10 Ağustos 2013 Cumartesi

TASARRUFUN İPTALİ DAVALARINDA TAŞINMAZIN KAYDI DÜZELTİLMEZ.

HGK. 

27.09.2010 T. 

E:2010/6377, K:2010/7378 

Taraflar arasındaki tasarrufun iptali davasının yapılan yargılaması sonunda; kararda yazılı nedenlerden dolayı davanın kabulüne dair verilen hükmün süresi içinde davalı Ekrem ve Mahmut vekili tarafından temyiz edilmesi üzerine dosya incelendi, gereği düşünüldü:

Davacı vekili, davalı Ekrem aleyhine icra takibi yaptıklarını, borcu karşılayacak malı bulunmadığını ileri sürerek, borçlunun dava konusu ta­şınmazlarını davalı Yaşar'a, onun tarafından da diğer davalı Mahmut'a satışına ilişkin tasarrufun iptaline karar verilmesini talep ve dava etmiştir.

Davalı Ekrem vekili ve davalı Mahmut davanın reddini savunmuştur.

Davalı Yaşar mirasçılarından Neriman duruşmada murisi babası Yaşar'ın davalı Ekrem'e verdiği borcun ödenmemesi üzerine taşınmazların babasına devredildiğini, sonra hastalığı nedeniyle satıldığını belirtmiş, mirasçılardan Kadiriye ile Celal ise, murisleri Yaşar ve davalı Ekrem arasında hiçbir şekilde alacak borç ilişkisi olmadığını, babalarının paraya ihtiyacı olmadığını belirten dilekçe sunmuşlardır.

Mahkemece, davalı Ekrem ile davalı Yaşar'ın damat-kayınpeder ol­dukları, davalı Mahmut'un satın aldığı taşınmazları ve satın alma bedellerini bilmediği, bilmediği yerleri kiraya vermesinin de çelişkili olduğu, ilçenin küçük bir yer ve bahçecilikle uğraşanların da birbirlerini genelde tanıdıkları, ayrıca taşınmazların davalı Mahmut tarafından satın alınırken de tapuda çok düşük bedeller gösterildiği gerekçesiyle davanın kabulüne karar verilmiş, hüküm davalı Ekrem vekili ile davalı Mahmut tarafından temyiz edilmiştir.

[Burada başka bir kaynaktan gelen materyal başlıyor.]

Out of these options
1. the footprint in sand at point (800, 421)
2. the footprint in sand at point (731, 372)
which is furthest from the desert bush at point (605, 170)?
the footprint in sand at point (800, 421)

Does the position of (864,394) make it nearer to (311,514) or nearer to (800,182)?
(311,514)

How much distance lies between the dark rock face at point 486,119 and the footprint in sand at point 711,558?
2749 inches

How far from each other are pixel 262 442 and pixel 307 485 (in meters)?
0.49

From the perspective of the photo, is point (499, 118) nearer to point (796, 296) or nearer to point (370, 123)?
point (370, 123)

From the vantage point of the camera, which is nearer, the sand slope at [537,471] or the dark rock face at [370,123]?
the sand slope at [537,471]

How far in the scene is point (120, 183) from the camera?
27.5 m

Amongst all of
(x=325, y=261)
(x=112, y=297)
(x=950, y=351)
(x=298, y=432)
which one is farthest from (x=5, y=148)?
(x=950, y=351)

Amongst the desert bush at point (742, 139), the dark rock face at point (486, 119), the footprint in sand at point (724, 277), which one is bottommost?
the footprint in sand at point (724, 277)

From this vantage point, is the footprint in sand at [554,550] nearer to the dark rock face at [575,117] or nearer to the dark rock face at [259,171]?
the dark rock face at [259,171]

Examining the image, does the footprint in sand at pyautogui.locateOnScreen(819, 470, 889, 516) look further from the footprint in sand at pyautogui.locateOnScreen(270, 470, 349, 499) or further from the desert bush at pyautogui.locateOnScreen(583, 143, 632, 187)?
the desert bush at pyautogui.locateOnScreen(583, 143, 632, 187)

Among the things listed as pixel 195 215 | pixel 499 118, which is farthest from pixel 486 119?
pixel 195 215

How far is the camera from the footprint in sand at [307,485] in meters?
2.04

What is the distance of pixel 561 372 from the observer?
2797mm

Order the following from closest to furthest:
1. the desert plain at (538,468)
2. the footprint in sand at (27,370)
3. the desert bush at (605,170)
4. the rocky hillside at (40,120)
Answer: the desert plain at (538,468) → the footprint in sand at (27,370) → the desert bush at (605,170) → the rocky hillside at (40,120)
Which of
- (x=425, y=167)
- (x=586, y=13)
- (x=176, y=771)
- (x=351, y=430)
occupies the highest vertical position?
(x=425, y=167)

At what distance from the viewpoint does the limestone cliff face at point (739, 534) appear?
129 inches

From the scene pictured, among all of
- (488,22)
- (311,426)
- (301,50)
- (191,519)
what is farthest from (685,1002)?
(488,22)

Dosya içeriğine, kararın dayandığı delillerle yasaya uygun gerektirici nedenlere, delillerin takdirinde bir isabetsizlik bulunmamasına, davalı Yaşar'ın borçlu Ekrem'in kayınpederi olmasına, İİK'nın 278/1. maddesinde bu derece akrabalar arasında yapılan tasarrufların bağışlama hükmünde sayıldığının ve iptale tabi olduğunun öngörülmesine, buna ilaveten davalı Yaşar'ın, damadı olan borçlu Ekrem'in alacaklılarından mal kaçırmak ya da alacaklılarını ızrar kastı ile hareket ettiğini bilebilecek kişilerden olması nedeniyle de bu davalılar arasındaki tasarrufun iptali gerekeceğine (İİK 280/11), davalı borçlu ile Mahmut'un ise küçük bir ilçede ve komşu kasabalarda bahçecilik ile uğraşan insanlardan olmaları ve birbirlerini tanımaları ve Mahmut'un, borçlunun alacaklılara zarar verme kastı ile hareket edildiğini bilebilecek durumda ol­masına, satın aldığı yerlerin mevki ve fiyatlarını da bilmediğini beyan etmesine ve kararda yazılı diğer gerekçelere göre davalı Ekrem vekilinin ve davalı Mahmut'un sair temyiz itirazlarının REDDİNE

İİK'nın 277 ve devamı maddelerinde düzenlenen tasarrufun iptali davalarında maksat, tasarrufun iptali ile aynı Yasa'nın 283. maddesi gereğince cebri icra yoluyla alacaklının hakkını almasını sağlamaktır. Davanın konusu taşınmaz ise alacaklı (davacı), davalı üçüncü şahıs üzerindeki kaydın dü­zeltilmesine gerek olmadan o taşınmazın haczini ve satışını isteyebilir. Bu durumda mahkemece sadece tasarrufların iptaline karar verilmesi gerekirken, tapa kaydındaki 4. kişi isminin silinmesine ve borçlu isminin yazılmasına karar verilmesi doğru değildir. Ne var ki bu husus yargılamanın tekrarını gerektirir nitelikte görülmediğinden, kararın HUMK'nın 438/7. maddesi uyarınca düzeltilerek onanması gerekir.